Bien que le parcours pour passer de l’idée à la publication puis à l’innovation puisse être long – et reste souvent inachevé –, une société et une économie innovantes doivent pouvoir compter sur de solides assises scientifiques. Le nombre d’articles scientifiques évalués par des pairs donne une idée – certes partiale et imparfaite – de l’état de ces assises scientifiques et de la capacité à générer des idées susceptibles de déboucher sur la création ou l’amélioration de produits, de services et de procédés. Il indique aussi l’ampleur de l’expertise scientifique qui existe dans une région – expertise à laquelle les entreprises innovantes et les autres chercheurs pourraient faire appel pour obtenir des conseils et de l’assistance.

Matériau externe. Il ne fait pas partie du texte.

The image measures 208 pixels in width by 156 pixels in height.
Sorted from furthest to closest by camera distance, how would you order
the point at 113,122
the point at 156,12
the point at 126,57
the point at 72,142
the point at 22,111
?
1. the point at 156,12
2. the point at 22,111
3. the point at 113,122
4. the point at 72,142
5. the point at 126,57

L’indicateur relatif aux articles scientifiques se mesure selon le nombre d’articles scientifiques examinés par les pairs qui sont publiés en sciences naturelles et génie par tranche d’un million d’habitants. Le domaine « sciences naturelles et génie » compte huit disciplines : la biologie, la chimie, le génie, les mathématiques, la médecine clinique, la physique, la recherche biomédicale et les sciences de la terre et de l’espace2.
Les articles qui ont plusieurs auteurs canadiens résidant dans différentes provinces sont comptabilisés une seule fois pour le Canada, mais aussi une fois pour chaque province de résidence. Ainsi, un article publié par trois auteurs vivant respectivement en Colombie-Britannique, en Saskatchewan et en Alberta sera repris une fois dans le total canadien et une fois pour chacune des trois provinces concernées.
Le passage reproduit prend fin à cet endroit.